Text excerpt:
────

Thank you for exemplifying my point. It _does_ matter to many people. Saying that the movements are manufactured to IWC specs by ETA may be sufficient for some consumers, but certainly not all.


----------



## craniotes

akit110 said:


> Thank you for exemplifying my point. It _does_ matter to many people. Saying that the movements are manufactured to IWC specs by ETA may be sufficient for some consumers, but certainly not all.


I don't have a problem with bog-standard movements in $4-$5K watches from say UTS or Kobold (though in the case of the latter, buying used helps with the sticker shock) because this is advertised to the buyer going in -- i.e. what you see is what you get. In the case of IWC, however, it's implied that you're getting something, well, special. And going one further, it's implied that they're the ones adding the "special". When I throw down the bones for a "c.30110" movement, I don't mind that it isn't 100% in-house so long as I know that IWC has breathed on it enough to make it uniquely their own. Did you know that the mainspring in my 2006 vintage AT 2000 was replaced from stock, and manually unwound and rewound by a "regluse", a woman whose sole job is to do just that (apparently women are preferred for this exacting job because it requires a level of manual dexterity that men have trouble achieving)?

Read:

"Like the Ocean 2000, the GST Aquatimer movement was based on an ETA 2892 base. This time, the movement was IWC calibre 37524 and significantly enhanced by IWC. One magazine, _WatchTime,_ reports that IWC's changes to the base movement were such that 'you could almost describe it as a total revision&#8230;.Nearly all critical components along the path from the escapement to the mainspring are removed from the movement and replaced with corresponding components from IWC's own manufacture.' In 2003, the GST Aquatimer's movement was redesignated as IWC calibre 30110, due to significant changes in finishing, including changing from gold plating to nickel plating as traditionally used in many of IWC's classic movements."

────

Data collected
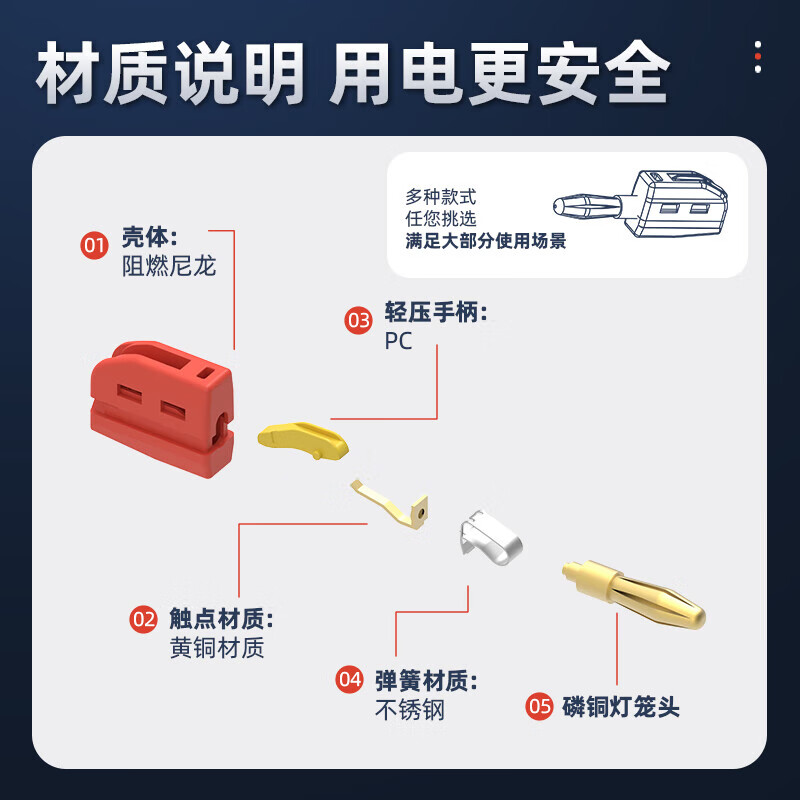 材质说明 用电更安全

多种款式
任您挑选
满足大部分使用场景

01 壳体:
阻燃尼龙

03 轻压手柄:
PC

02 触点材质:
黄铜材质

04 弹簧材质:
不锈钢

05 磷铜灯笼头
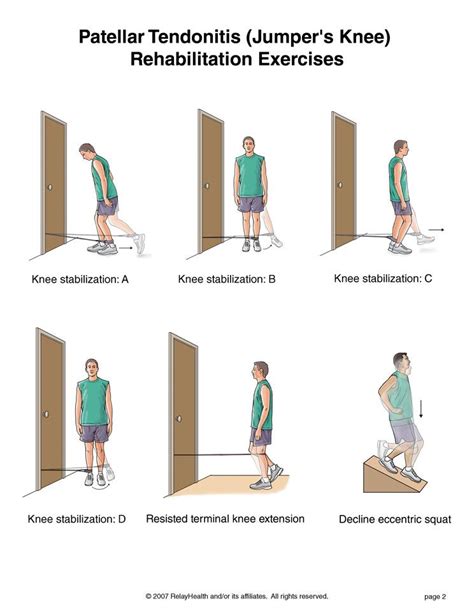 Patellar Tendonitis (Jumper's Knee) Rehabilitation Exercises

Knee stabilization: A

Knee stabilization: B

Knee stabilization: C

Knee stabilization: D

Resisted terminal knee extension

Decline eccentric squat

© 2007 RelayHealth and/or its affiliates. All rights reserved.

page 2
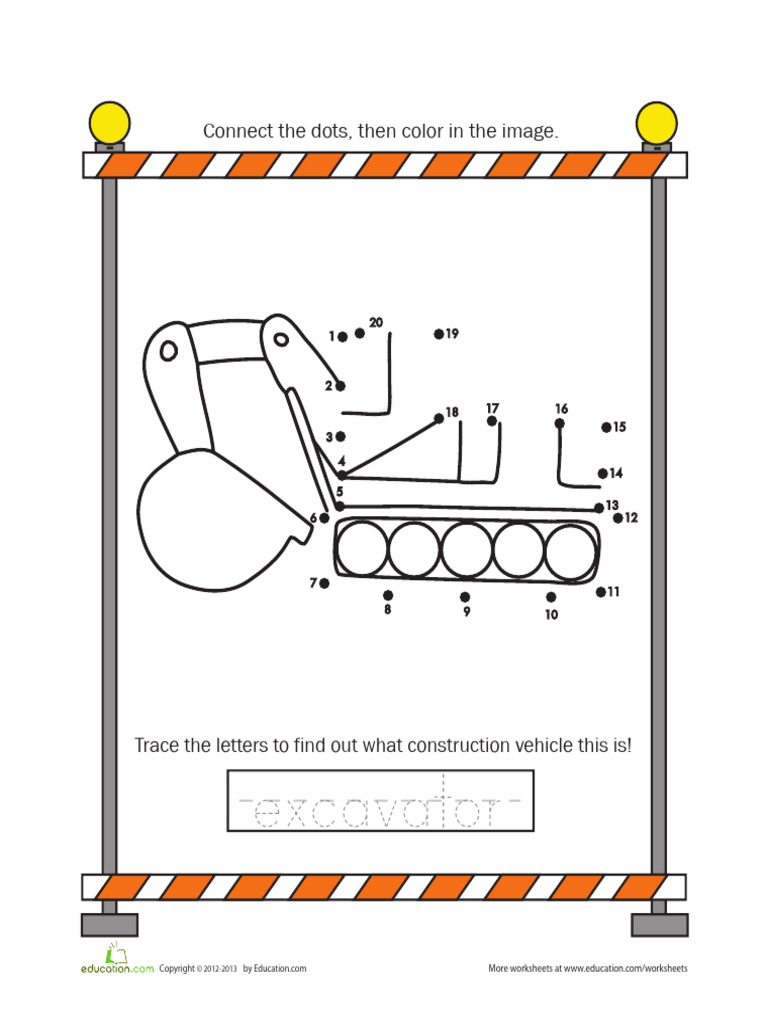 Connect the dots, then color in the image.

1 20 19 2 18 17 16 15 3 4 14 5 13 6 12 7 11 8 9 10

Trace the letters to find out what construction vehicle this is!

excavator

education.com Copyright © 2012-2013 by Education.com

More worksheets at www.education.com/worksheets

────

Activities:
• 1. In the forum thread about IWC watch movements, what was the GST Aquatimer's movement redesignated as in 2003?
• 2. Go on writing the forum thread about IWC watch movements, starting after its final sentence.

Answers given:
• 1. IWC calibre 30110.

• 2.
Today all of these modifications are made by ETA from ETA parts, and, if some are to be believed, the current 2892 is exactly the same as the "improved" c.30110. Not cool in my book.

Regards,
Adam


----------



## NightScar

I have no problems with the ETA movements not going through IWC anymore but if their in-house movements are in fact being made somewhere else then I guess I'll be saving a few $$$ because that will be an easy pass on the 5001 I plan on getting in the future. I still do not believe it at this point though, so far it seems like just a here-say-here-say and I have not seen/read a solid source but I would hate for IWC to go that route. So I still do not exactly feel mislead by IWC... yet.


----------



## Michael Schott

craniotes said:


> WTF? Now that's where I draw the line. In-house means developed _and_ manufactured. Period. If IWC is indeed outsourcing production of the 80110/1, then AFAIC, it no longer qualifies as in-house.
> 
> As for the issue at hand, it does bother me that the elves at IWC are no longer sprinkling their peculiar brand of fairy dust on the watches they produce. It bothers me a lot, in fact, which is why I made a point of securing an Aquatimer that predates this nonsense. As for my Ingenieur, it too was produced early enough to ensure that its guts come from the correct address.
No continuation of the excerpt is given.